# Aim of the exercise:
Everything from the line with "From among the items" to the end of the data should be restated word for word, and nothing before it.

# Supplied information:
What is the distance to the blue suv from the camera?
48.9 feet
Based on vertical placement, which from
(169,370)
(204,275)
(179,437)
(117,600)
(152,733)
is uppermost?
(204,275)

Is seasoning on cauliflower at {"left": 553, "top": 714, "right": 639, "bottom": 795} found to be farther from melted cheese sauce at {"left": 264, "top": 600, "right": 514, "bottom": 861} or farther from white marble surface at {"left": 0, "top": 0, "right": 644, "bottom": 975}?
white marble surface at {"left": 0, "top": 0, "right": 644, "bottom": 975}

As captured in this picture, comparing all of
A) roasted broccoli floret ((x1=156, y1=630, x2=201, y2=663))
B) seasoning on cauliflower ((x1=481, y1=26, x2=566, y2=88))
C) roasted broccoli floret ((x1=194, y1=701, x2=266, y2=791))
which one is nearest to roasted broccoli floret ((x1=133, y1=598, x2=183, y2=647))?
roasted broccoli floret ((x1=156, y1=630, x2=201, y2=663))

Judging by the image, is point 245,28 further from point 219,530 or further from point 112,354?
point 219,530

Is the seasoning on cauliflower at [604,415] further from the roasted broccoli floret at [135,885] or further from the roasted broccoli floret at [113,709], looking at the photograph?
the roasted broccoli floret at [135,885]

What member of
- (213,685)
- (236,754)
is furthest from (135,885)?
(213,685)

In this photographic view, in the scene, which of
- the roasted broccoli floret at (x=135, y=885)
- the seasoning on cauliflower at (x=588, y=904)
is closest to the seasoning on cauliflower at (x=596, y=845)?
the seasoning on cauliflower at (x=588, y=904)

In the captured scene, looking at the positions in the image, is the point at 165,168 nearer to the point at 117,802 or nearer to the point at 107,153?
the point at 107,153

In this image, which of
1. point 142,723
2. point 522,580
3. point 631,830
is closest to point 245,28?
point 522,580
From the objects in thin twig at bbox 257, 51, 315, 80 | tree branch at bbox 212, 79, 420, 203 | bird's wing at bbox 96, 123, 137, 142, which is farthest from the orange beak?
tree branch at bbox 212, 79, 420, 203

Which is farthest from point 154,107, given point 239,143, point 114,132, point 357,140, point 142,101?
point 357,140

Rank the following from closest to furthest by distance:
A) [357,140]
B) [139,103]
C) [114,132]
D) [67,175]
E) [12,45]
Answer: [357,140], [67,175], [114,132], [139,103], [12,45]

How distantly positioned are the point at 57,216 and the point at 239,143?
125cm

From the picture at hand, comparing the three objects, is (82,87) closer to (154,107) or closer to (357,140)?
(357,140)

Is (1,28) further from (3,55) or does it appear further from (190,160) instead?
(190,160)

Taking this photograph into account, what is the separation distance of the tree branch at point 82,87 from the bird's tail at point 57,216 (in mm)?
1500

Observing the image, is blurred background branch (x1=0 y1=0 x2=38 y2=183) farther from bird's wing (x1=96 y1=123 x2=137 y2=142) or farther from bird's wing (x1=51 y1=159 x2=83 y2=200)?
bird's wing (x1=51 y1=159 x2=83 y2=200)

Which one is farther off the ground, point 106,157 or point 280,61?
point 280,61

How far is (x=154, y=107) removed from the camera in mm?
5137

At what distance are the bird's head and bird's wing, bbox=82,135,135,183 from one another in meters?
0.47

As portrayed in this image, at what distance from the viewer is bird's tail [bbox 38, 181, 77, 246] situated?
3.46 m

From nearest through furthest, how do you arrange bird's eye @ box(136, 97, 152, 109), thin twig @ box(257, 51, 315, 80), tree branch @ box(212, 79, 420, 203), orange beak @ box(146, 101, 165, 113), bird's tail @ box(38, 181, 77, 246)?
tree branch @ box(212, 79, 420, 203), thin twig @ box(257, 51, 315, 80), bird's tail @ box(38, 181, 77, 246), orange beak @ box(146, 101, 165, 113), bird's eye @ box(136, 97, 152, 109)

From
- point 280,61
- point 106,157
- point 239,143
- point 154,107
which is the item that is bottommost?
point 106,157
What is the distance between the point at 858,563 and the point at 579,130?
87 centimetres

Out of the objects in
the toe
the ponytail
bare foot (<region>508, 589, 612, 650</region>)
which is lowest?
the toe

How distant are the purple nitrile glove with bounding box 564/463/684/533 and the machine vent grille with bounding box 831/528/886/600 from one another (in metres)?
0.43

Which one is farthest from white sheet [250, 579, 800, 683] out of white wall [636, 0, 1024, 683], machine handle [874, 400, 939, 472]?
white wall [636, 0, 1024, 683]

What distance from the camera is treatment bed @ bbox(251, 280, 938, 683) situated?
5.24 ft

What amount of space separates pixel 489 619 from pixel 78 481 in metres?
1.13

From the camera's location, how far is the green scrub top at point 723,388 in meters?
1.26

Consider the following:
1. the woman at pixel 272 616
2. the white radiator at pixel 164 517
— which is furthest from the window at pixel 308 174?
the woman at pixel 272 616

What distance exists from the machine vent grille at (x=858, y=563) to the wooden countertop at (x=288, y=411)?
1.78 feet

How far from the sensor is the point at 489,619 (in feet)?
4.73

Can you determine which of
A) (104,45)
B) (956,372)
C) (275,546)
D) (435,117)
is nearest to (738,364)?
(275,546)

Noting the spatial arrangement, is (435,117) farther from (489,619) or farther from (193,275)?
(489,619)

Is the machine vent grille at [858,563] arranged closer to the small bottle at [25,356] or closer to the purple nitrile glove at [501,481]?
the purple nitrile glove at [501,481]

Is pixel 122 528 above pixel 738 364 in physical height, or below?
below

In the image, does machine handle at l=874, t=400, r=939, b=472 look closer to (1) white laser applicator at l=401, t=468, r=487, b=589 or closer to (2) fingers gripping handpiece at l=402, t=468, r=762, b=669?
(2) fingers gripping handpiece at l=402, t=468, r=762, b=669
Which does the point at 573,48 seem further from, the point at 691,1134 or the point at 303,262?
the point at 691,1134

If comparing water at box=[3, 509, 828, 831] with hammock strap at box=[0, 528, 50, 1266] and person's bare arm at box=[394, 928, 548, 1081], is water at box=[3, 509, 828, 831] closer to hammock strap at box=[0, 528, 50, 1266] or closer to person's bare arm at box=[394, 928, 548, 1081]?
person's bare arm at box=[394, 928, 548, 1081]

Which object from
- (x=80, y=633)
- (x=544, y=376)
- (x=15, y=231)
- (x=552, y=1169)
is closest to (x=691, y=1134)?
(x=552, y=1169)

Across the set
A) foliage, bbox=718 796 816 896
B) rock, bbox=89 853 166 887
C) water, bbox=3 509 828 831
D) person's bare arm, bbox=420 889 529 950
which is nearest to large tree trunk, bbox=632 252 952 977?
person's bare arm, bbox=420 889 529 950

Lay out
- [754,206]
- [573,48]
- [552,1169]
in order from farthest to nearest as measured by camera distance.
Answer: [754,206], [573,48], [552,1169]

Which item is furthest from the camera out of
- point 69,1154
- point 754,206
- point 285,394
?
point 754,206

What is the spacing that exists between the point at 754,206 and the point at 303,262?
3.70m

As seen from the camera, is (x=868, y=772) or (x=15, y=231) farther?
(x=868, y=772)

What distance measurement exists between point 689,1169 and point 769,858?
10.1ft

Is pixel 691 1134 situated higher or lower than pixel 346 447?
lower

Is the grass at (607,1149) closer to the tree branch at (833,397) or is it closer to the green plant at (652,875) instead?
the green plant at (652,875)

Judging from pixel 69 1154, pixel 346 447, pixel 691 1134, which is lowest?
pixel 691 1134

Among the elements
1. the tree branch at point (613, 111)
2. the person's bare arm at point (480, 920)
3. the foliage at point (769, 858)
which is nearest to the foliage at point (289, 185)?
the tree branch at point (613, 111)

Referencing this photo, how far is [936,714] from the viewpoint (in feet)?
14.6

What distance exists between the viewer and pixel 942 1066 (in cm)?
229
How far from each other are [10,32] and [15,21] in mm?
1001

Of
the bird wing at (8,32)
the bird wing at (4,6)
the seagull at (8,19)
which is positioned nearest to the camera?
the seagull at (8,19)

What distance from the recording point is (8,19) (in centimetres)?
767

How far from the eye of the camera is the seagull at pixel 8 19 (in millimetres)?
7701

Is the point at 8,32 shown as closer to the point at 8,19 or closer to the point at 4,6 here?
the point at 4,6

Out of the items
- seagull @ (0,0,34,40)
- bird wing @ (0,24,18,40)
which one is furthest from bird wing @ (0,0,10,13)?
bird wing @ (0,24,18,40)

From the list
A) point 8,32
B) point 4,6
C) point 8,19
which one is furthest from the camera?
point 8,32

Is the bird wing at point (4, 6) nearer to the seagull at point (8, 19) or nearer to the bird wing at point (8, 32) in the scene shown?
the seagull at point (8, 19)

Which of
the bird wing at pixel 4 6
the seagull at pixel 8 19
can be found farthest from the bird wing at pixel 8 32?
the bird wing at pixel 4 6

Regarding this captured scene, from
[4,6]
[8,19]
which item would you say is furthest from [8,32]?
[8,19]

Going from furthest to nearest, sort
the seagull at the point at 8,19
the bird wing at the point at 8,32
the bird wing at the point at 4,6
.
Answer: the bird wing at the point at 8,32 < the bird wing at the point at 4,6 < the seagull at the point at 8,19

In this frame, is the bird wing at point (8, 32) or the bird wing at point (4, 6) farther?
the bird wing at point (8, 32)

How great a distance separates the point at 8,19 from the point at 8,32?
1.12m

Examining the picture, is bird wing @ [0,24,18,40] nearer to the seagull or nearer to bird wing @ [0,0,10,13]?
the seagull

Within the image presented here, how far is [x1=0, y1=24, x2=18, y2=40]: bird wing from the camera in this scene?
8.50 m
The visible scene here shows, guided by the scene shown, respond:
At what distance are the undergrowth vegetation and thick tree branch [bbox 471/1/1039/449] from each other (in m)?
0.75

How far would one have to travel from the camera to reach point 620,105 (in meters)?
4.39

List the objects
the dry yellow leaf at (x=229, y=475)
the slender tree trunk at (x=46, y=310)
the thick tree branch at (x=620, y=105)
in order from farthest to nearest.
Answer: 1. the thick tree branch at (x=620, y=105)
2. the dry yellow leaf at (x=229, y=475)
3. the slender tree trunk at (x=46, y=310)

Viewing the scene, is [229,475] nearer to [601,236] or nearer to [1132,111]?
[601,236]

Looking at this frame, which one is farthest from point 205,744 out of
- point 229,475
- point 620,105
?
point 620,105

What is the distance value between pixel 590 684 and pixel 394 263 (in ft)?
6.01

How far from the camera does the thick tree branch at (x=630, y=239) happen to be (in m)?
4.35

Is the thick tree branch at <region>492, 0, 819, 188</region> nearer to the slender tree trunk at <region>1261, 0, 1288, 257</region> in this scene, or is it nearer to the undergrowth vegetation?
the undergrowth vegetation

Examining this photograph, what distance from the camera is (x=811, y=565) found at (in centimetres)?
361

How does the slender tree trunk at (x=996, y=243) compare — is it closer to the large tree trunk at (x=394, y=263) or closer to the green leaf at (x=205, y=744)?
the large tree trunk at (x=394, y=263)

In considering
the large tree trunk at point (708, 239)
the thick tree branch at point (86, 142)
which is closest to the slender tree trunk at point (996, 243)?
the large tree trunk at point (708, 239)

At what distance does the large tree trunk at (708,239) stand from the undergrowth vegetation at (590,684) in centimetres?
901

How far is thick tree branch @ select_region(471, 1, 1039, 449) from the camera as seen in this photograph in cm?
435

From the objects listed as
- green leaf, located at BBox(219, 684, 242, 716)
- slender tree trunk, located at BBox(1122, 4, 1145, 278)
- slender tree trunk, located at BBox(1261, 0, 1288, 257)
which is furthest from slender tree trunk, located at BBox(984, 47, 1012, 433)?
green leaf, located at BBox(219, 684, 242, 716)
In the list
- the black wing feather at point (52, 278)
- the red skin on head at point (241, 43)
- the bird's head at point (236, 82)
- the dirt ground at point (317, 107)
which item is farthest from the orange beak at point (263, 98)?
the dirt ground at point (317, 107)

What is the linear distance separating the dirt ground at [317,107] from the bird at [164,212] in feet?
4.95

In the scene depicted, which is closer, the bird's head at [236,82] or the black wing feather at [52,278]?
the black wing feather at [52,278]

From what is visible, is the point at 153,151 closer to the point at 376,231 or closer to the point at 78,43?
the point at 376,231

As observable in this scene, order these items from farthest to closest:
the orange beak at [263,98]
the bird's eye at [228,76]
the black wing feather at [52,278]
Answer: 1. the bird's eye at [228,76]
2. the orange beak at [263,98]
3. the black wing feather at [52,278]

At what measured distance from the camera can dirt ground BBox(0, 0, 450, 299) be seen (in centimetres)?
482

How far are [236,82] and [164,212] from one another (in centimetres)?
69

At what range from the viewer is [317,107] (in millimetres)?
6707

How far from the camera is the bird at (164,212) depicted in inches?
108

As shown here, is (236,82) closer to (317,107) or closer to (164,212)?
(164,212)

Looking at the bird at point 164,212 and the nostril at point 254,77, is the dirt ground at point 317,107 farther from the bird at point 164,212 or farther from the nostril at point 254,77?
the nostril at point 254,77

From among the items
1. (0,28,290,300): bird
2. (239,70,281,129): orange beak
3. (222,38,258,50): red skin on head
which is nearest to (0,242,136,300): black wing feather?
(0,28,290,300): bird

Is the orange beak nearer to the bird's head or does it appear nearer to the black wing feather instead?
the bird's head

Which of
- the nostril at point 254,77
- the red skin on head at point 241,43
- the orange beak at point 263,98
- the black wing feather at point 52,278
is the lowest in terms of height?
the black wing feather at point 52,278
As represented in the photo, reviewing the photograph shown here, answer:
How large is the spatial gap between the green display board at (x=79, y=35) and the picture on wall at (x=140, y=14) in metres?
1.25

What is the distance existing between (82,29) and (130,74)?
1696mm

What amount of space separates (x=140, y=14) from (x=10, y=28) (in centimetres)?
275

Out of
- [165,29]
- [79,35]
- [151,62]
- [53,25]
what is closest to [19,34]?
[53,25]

# Response below:
From among the items
1. (0,28,290,300): bird
2. (239,70,281,129): orange beak
3. (222,38,258,50): red skin on head
which is nearest to (0,242,136,300): black wing feather?
(0,28,290,300): bird

Is the orange beak nearer to the bird's head or does it appear nearer to the black wing feather instead?
the bird's head

Which of
- the nostril at point 254,77
- the red skin on head at point 241,43
- the orange beak at point 263,98
- the black wing feather at point 52,278
is the lowest in terms of height?
the black wing feather at point 52,278
As represented in the photo, reviewing the photograph shown here, answer:
How large is the spatial gap between the green display board at (x=79, y=35) and the picture on wall at (x=140, y=14) in metres?
1.25

What is the distance existing between (82,29) and (130,74)?
1696mm

What amount of space separates (x=140, y=14) from (x=10, y=28) (in centimetres)?
275

Out of
- [165,29]
- [79,35]
- [151,62]
- [53,25]
what is closest to [19,34]?
[53,25]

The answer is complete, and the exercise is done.